**What to work on:** Reproduce the data word for word, starting with the line that contains "How much physical" and continuing through the end of the data, leaving out the pictures.
====== Supplied data ======
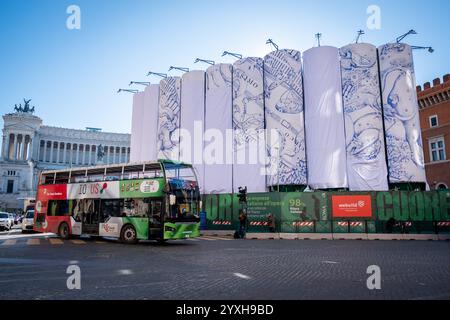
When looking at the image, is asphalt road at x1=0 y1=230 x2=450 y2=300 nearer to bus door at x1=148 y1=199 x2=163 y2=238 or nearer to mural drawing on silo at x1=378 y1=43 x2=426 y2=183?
bus door at x1=148 y1=199 x2=163 y2=238

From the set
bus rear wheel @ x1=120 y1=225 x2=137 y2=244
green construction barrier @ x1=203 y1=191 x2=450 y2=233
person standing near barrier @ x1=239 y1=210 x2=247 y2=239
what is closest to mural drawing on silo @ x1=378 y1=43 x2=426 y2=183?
green construction barrier @ x1=203 y1=191 x2=450 y2=233

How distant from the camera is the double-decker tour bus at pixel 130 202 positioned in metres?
16.6

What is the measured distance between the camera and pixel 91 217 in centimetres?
1912

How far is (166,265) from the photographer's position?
10.1 meters

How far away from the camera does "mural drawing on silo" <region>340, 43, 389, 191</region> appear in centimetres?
2833

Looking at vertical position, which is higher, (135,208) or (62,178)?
(62,178)

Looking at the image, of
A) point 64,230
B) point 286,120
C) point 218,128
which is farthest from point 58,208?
point 286,120

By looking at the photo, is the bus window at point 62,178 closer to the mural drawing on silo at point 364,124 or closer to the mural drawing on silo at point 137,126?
the mural drawing on silo at point 137,126

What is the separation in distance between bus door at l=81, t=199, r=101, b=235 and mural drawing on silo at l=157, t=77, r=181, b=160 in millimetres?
17465

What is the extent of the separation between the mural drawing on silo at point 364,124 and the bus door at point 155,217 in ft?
60.3

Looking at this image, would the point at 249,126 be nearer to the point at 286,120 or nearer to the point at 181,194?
the point at 286,120

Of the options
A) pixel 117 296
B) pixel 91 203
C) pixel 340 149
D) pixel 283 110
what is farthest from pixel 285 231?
pixel 117 296

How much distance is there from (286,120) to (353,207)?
9.97 metres
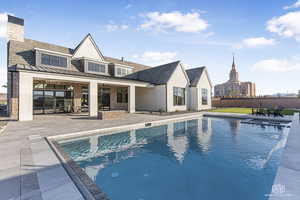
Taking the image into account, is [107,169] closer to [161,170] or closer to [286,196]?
[161,170]

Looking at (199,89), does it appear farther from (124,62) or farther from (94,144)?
(94,144)

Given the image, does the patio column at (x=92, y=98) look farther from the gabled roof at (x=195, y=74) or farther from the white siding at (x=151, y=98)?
the gabled roof at (x=195, y=74)

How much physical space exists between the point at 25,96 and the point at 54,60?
6.61 m

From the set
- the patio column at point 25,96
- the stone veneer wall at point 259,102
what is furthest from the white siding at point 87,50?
the stone veneer wall at point 259,102

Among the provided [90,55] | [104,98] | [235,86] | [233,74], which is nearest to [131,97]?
[104,98]

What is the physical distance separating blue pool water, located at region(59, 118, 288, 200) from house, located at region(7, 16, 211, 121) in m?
7.00

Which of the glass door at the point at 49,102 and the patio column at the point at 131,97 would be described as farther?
the patio column at the point at 131,97

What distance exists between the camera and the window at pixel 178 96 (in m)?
19.6

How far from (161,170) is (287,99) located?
30017mm

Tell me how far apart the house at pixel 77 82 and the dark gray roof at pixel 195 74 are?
41cm

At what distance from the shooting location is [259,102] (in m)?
25.8

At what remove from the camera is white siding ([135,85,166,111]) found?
61.0 feet

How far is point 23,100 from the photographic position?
10281 mm

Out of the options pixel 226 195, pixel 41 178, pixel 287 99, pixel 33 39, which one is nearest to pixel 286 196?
pixel 226 195
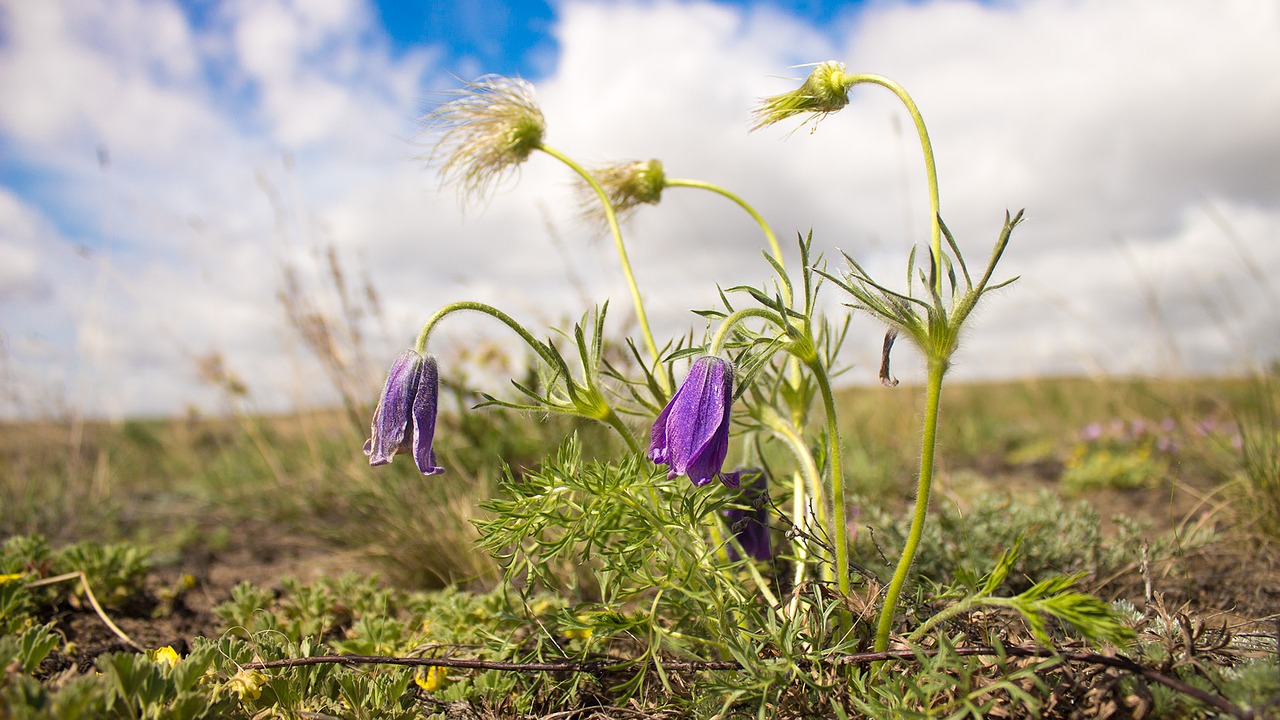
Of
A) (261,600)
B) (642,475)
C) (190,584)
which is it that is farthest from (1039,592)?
(190,584)

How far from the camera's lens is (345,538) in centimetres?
338

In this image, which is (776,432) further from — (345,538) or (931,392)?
(345,538)

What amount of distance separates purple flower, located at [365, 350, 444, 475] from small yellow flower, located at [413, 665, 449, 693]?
0.61m

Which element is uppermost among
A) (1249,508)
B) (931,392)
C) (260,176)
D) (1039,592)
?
(260,176)

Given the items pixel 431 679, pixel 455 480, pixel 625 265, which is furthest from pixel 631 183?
pixel 455 480

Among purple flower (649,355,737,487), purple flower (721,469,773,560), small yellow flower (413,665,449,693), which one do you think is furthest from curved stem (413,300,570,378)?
small yellow flower (413,665,449,693)

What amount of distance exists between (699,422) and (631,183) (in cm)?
98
======
**Final result:**
How much physical space exists between the point at 25,96 and the point at 54,60?
6.61 m

From the set
- the patio column at point 25,96
- the stone veneer wall at point 259,102
what is furthest from the white siding at point 87,50?
the stone veneer wall at point 259,102

Among the provided [90,55] | [104,98] | [235,86] | [233,74], which is nearest to [131,97]?
[104,98]

What is the physical distance separating blue pool water, located at region(59, 118, 288, 200) from house, located at region(7, 16, 211, 121) in m?
7.00

Which of the glass door at the point at 49,102 and the patio column at the point at 131,97 would be described as farther?
the patio column at the point at 131,97

What distance exists between the camera and the window at pixel 178 96 (in m)?
19.6

How far from (161,170) is (287,99) located?
30017mm

Tell me how far apart the house at pixel 77 82 and the dark gray roof at pixel 195 74 are?
41cm

At what distance from the shooting location is [259,102] (in m)?
25.8

At what remove from the camera is white siding ([135,85,166,111]) found?
61.0 feet

How far is point 23,100 from the photographic position?
10281 mm

Out of the options pixel 226 195, pixel 41 178, pixel 287 99, pixel 33 39, which one is nearest to pixel 286 196?
pixel 226 195
Of
A) (261,600)
B) (642,475)
C) (190,584)
which is it that is farthest from (1039,592)?
(190,584)

How far from the camera's lens is (345,538) in centimetres?
338

In this image, which is (776,432) further from — (345,538) or (931,392)?
(345,538)

What amount of distance separates purple flower, located at [365, 350, 444, 475] from small yellow flower, located at [413, 665, 449, 693]?
0.61m

Which element is uppermost among
A) (1249,508)
B) (931,392)
C) (260,176)
D) (1039,592)
?
(260,176)

Given the items pixel 431 679, pixel 455 480, pixel 625 265, which is furthest from pixel 631 183?
pixel 455 480

Among purple flower (649,355,737,487), purple flower (721,469,773,560), small yellow flower (413,665,449,693), which one do you think is furthest from curved stem (413,300,570,378)?
small yellow flower (413,665,449,693)

What amount of distance exists between (699,422) and (631,183) (in cm)?
98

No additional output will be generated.